By Alice Park / Rio de Janeiro
Updated: August 22, 2016 2:24 AM ET | Originally published: August 20, 2016

In his first interview since it was revealed that his story about being held at gunpoint in Rio was untrue, Ryan Lochte said he “overexaggerated that story.”

“If I had never done that, we wouldn’t be in this mess,” Lochte told Matt Lauer in an interview that aired on NBC on Saturday. “None of this would have happened.”

While Lochte admitted that he inflated the robbery story, he remained adamant that he had been out of sorts after a gun was pointed at him and three other American swimmers — Gunnar Bentz, Jack Conger and Jimmy Feigen. Pressed by Lauer to acknowledge that he was not a victim of a robbery, as he had initially and insistently claimed, Lochte said, “It’s how you want to make it look like. Whether you call it robbery, whether you call it extortion or us paying just for damages — we don’t know. All we know was a gun was pointed our direction and we were demanded to give money.”

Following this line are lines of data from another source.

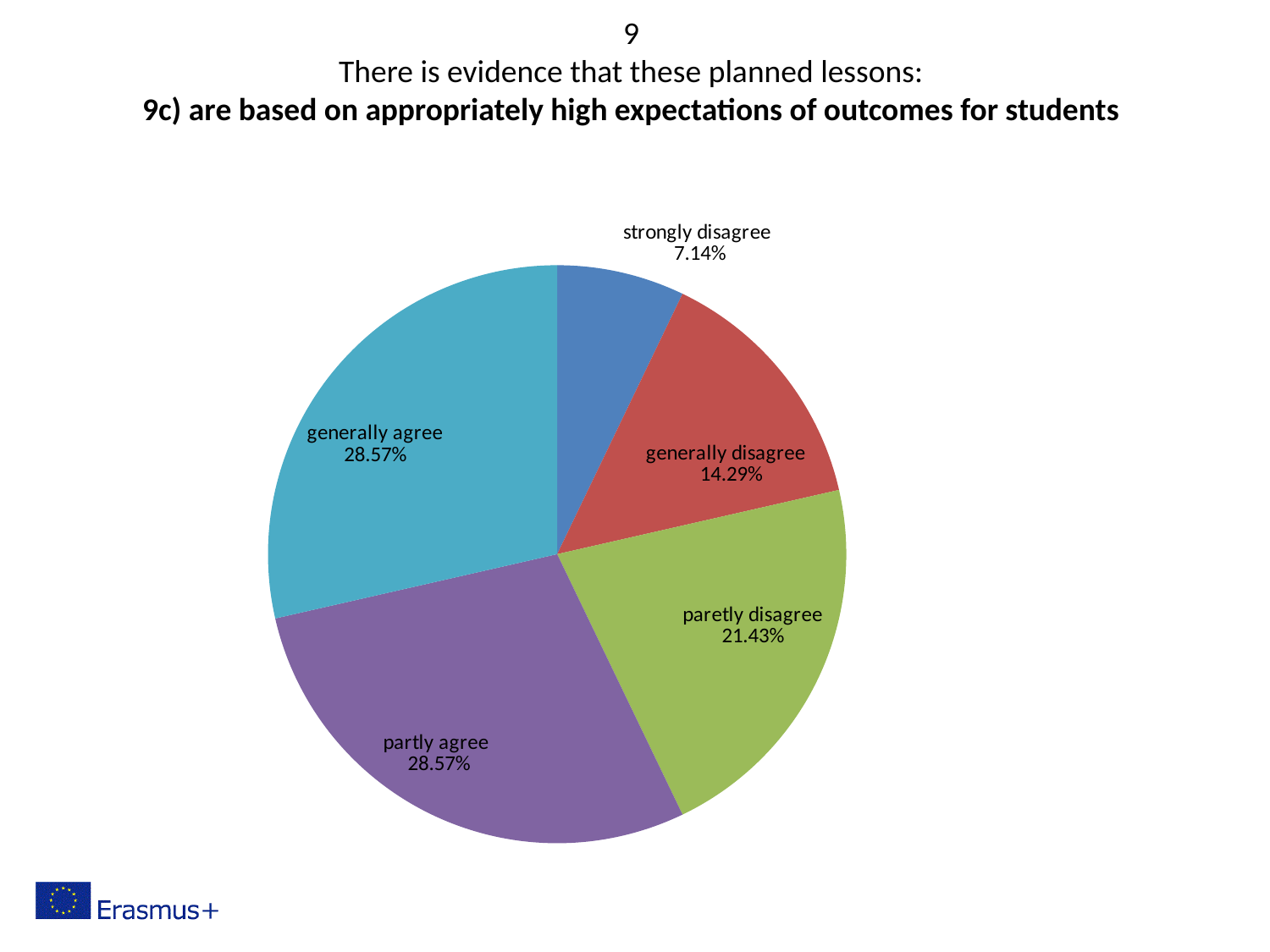
What is the difference between the "paretly disagree" share and the "strongly disagree" share? 14.29% What colour is the "partly agree" slice of the pie chart? purple What share of the pie is labelled "generally agree"? 28.57% Which is larger: the "generally disagree" slice or the "paretly disagree" slice? paretly disagree What share of the pie is labelled "strongly disagree"? 7.14% How many slices does the pie chart have? 5 What kind of chart is shown on the slide? pie chart What is the difference between the "partly agree" share and the "generally disagree" share? 14.28% What share of the pie is labelled "generally disagree"? 14.29% Which slice of the pie chart is the smallest? strongly disagree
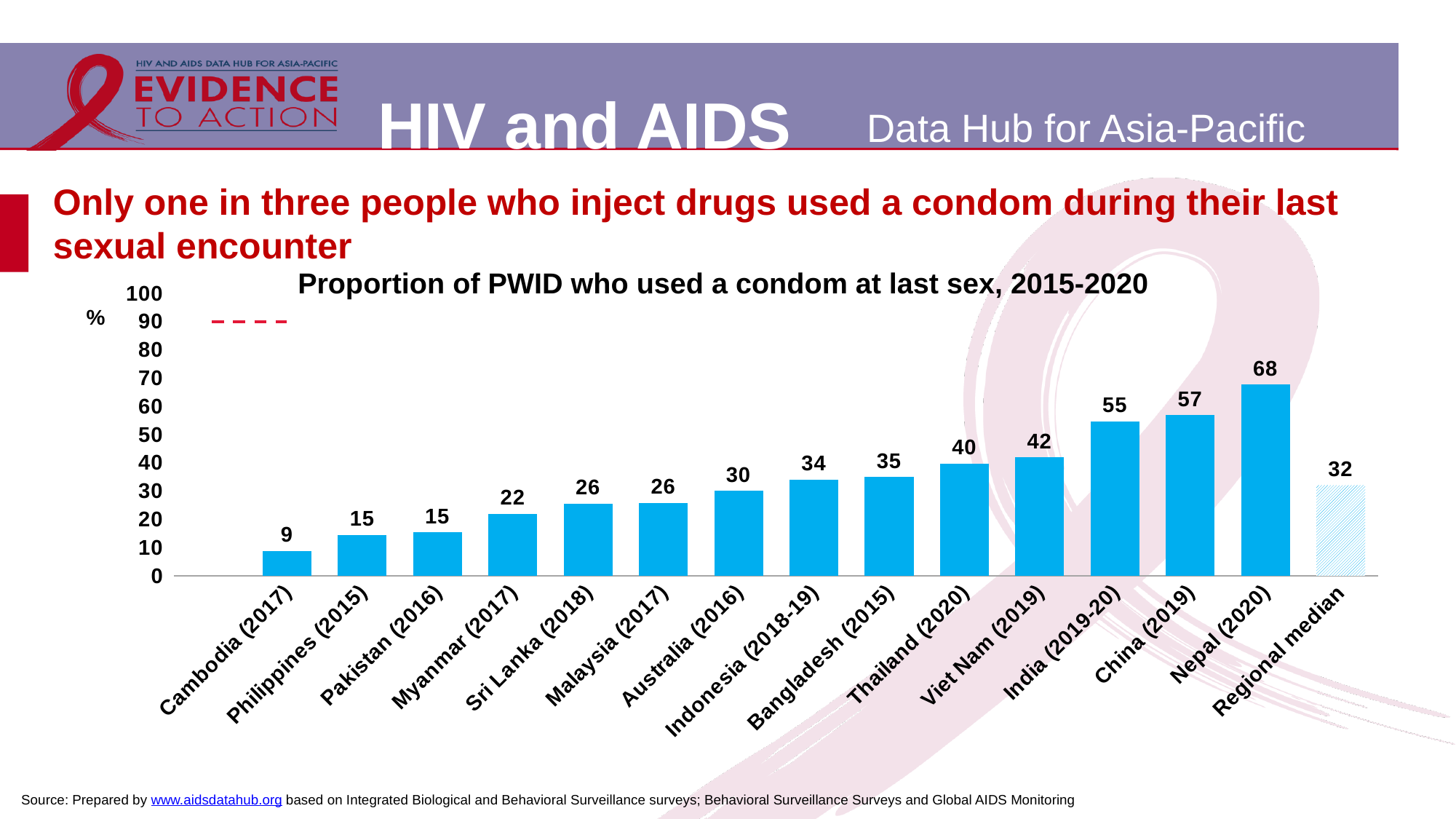
Which country has the highest proportion of PWID who used a condom at last sex? Nepal (2020) What is the value for Cambodia (2017)? 9 Which country has the lowest proportion of PWID who used a condom at last sex? Cambodia (2017) How many bars are plotted on the chart, including the Regional median? 15 Is the value for Viet Nam (2019) greater or less than 50? less What is the difference between the values for China (2019) and India (2019-20)? 2 Which is larger, the value for Thailand (2020) or the value for Bangladesh (2015)? Thailand (2020) What is the value for Nepal (2020)? 68 What is the title of the chart? Proportion of PWID who used a condom at last sex, 2015-2020 What is the Regional median value shown on the chart? 32 Do the country values rise or fall from left to right along the x axis? Rise What kind of chart is shown on the slide? Bar chart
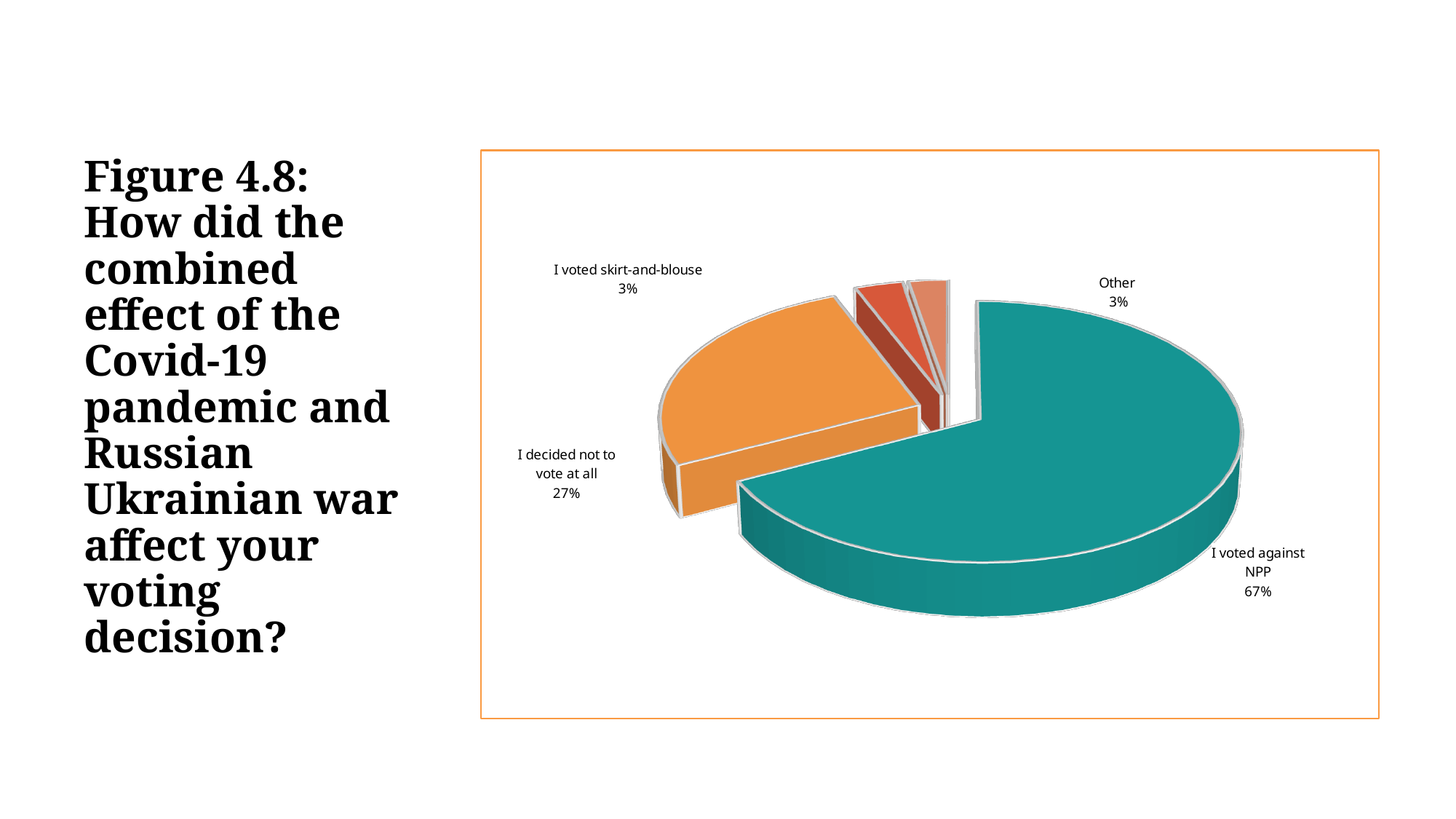
What share of respondents said they decided not to vote at all? 27% Which response has the largest share of the pie? I voted against NPP What kind of chart is shown on the slide? Pie chart What share of respondents said they voted against NPP? 67% What is the combined share of 'I voted skirt-and-blouse' and 'Other'? 6% What is the difference in percentage points between 'I voted against NPP' and 'I decided not to vote at all'? 40 percentage points How many slices does the pie chart have? 4 What share of respondents said they voted skirt-and-blouse? 3% What is the figure number given in the slide title? Figure 4.8 What share of respondents is labelled Other? 3% Which is larger: the share for 'I decided not to vote at all' or the share for 'I voted skirt-and-blouse'? I decided not to vote at all What colour is the slice for 'I voted against NPP'? Teal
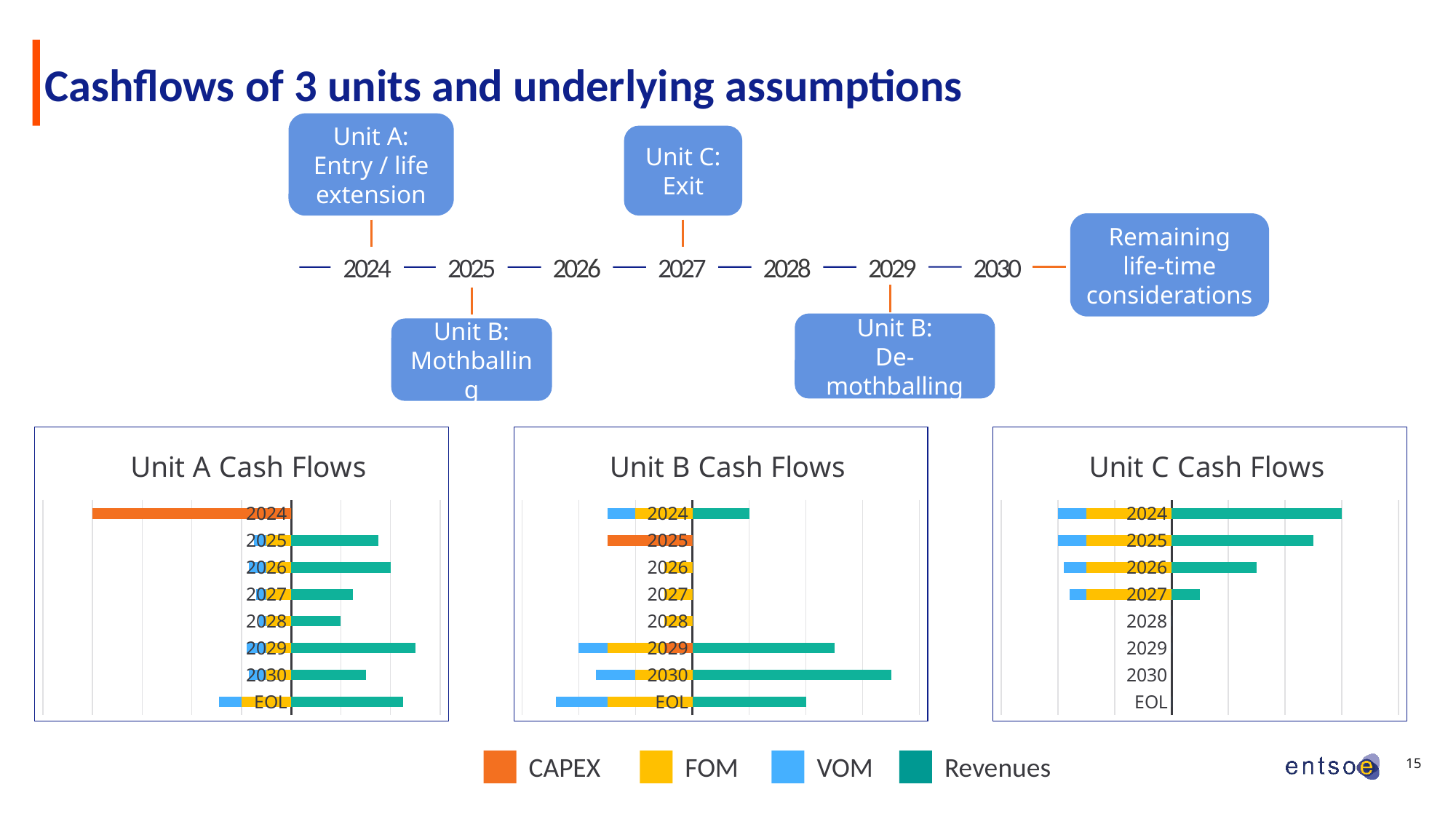
In the Unit A Cash Flows chart, which has larger Revenues, 2028 or 2029? 2029 In the Unit B Cash Flows chart, which category has the highest Revenues? 2030 How many series does the shared legend below the charts list? 4 In the Unit C Cash Flows chart, which year has the lowest non-zero Revenues? 2027 In the Unit C Cash Flows chart, which year has the highest Revenues? 2024 In the Unit C Cash Flows chart, do Revenues rise or fall from 2024 to 2027? Fall What kind of chart is the Unit A Cash Flows chart? Bar chart In the Unit C Cash Flows chart, how many categories have no bars at all? 4 In the Unit B Cash Flows chart, which year has a CAPEX bar? 2025 In the Unit A Cash Flows chart, which year has a CAPEX bar? 2024 In the Unit A Cash Flows chart, which year has the lowest Revenues? 2028 How many categories are shown on the vertical axis of the Unit A Cash Flows chart? 8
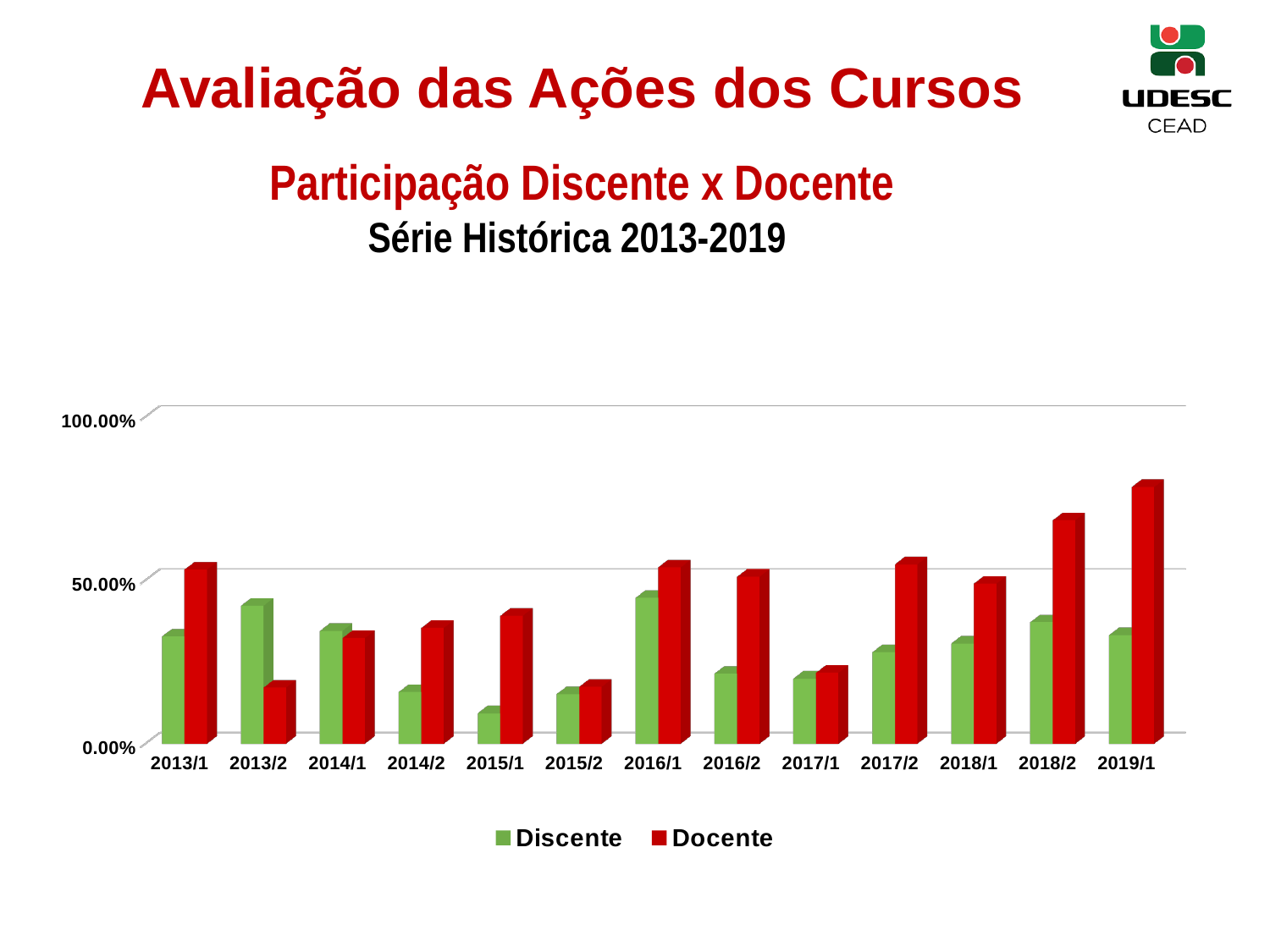
Do the Docente values rise or fall from 2017/1 to 2019/1? rise Which semester has the lowest Discente value? 2015/1 Which colour represents the Docente series in the legend? red Which semester has the highest Docente value? 2019/1 Is the Docente value for 2019/1 greater or less than 50.00%? greater In 2013/2, which is larger, the Discente value or the Docente value? Discente Is the Docente value for 2018/2 greater or less than 50.00%? greater How many semesters (categories) are shown on the x axis? 13 In 2019/1, which is larger, the Discente value or the Docente value? Docente How many series does the legend list? 2 What kind of chart is shown on the slide? bar chart Is the Discente value for 2013/2 greater or less than 50.00%? less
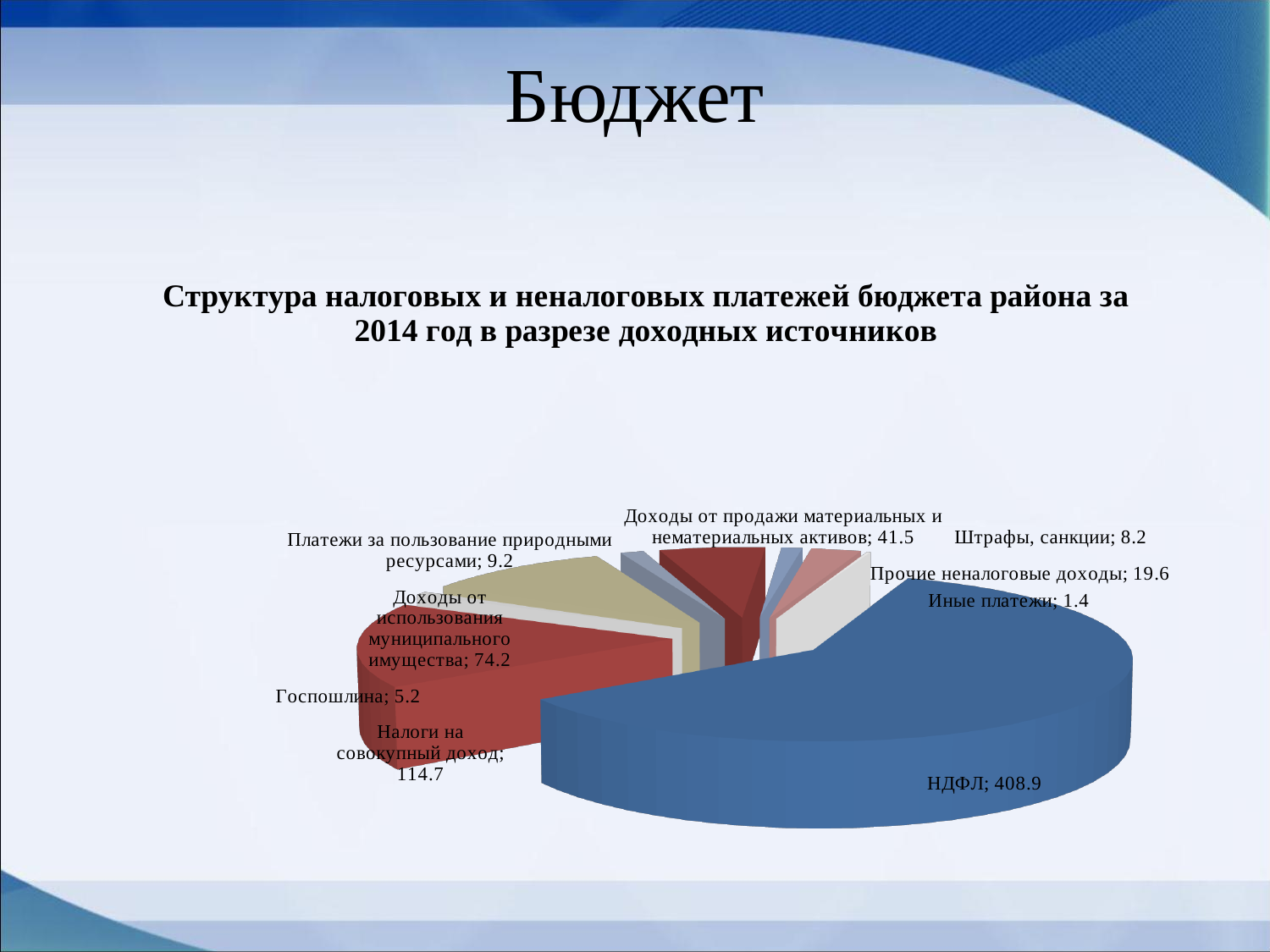
Which is larger: Доходы от использования муниципального имущества or Доходы от продажи материальных и нематериальных активов? Доходы от использования муниципального имущества What is the title of the chart on the slide? Структура налоговых и неналоговых платежей бюджета района за 2014 год в разрезе доходных источников What value is shown for Иные платежи? 1.4 What value is shown for Налоги на совокупный доход? 114.7 What value is shown for НДФЛ on the pie chart? 408.9 What kind of chart is shown on the slide? Pie chart Which category has the largest value on the pie chart? НДФЛ Which category has the smallest value on the pie chart? Иные платежи What is the difference between the values for НДФЛ and Налоги на совокупный доход? 294.2 What is the difference between Прочие неналоговые доходы and Штрафы, санкции? 11.4 What value is shown for Доходы от продажи материальных и нематериальных активов? 41.5 How many categories are shown on the pie chart? 9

Originally, Lochte told NBC’s Billy Bush that he and the three swimmers were in a taxi headed back to the Olympic Village from a party at France House when they were pulled over by thieves impersonating police, who pulled guns and demanded they get on the ground and relinquish their money.

That version of events soon unraveled, and on Saturday, Conger offered another version of events. In a statement, Conger said that the group pulled into a gas station in order to use the restroom. Instead, they ended up relieving themselves against a wall, and Lochte damaged a sign, Conger wrote. When confronted by armed security to pay for the damage, the group offered $20 in U.S. currency and about $33 in Brazilian reais.

“We just wanted to get out of there,” Lochte said in the interview with Lauer. “There was a gun pointed in our direction and we were all frightened. We just wanted to get out of there as quick[ly] as possible. The only way we knew was this guy was saying you have to give money. We gave money and we got out.”

While he said, “I’m taking full responsibility” and admitted that “I definitely had too much to drink that night,” Lochte stopped short of fully explaining why he fabricated the story about being randomly targeted and held up at gunpoint.

That remains a glaring omission in this strange tale, which has been seen as a slap in the face in a country sensitive about its reputation for crime and proud of its general ability to keep it at bay during the Olympics. Lochte’s antics and misleading attempts to explain it also detracted attention from the achievements of his fellow Olympians, particularly the U.S. swimming team’s extraordinarily strong run in Rio. He expressed contrition, but stopped short of full culpability.

In a statement posted earlier on Twitter and again in his NBC interview, Lochte apologized for that distraction. “They put on a great Games,” he said. “My immature, intoxicated behavior tarnished that a little.”

To his fellow athletes, he said, “I took away from their accomplishments, and that’s what I think hurts me the most.”

More of the interview will air on NBC’s Today show on Monday.